§ Data block:
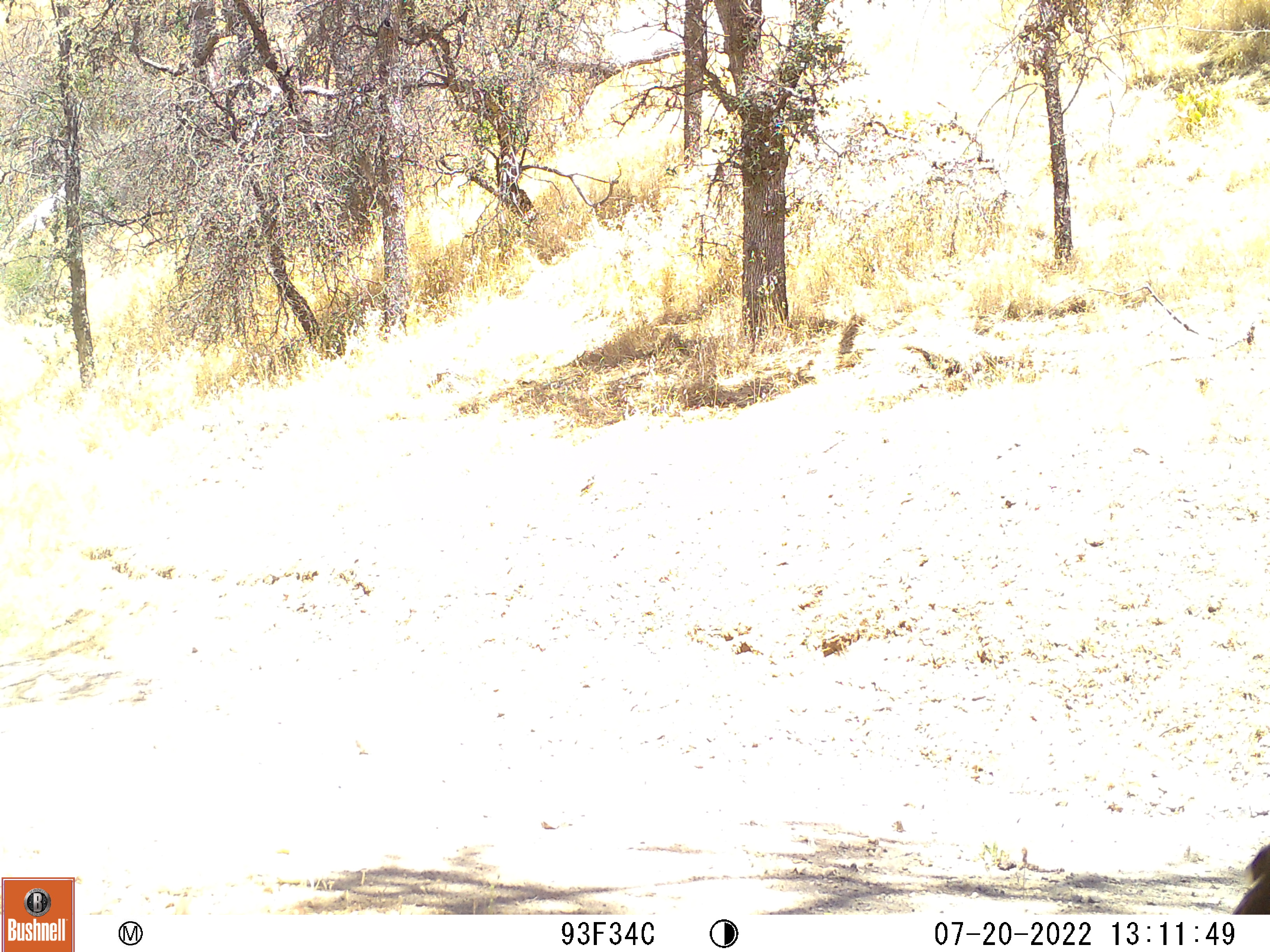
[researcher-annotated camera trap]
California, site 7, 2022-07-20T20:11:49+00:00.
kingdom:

§ Your task: Reproduce the listing in full and exactly, excluding any pictures it holds.

§ Result:
[researcher-annotated camera trap]
California, site 7, 2022-07-20T20:11:49+00:00.
kingdom:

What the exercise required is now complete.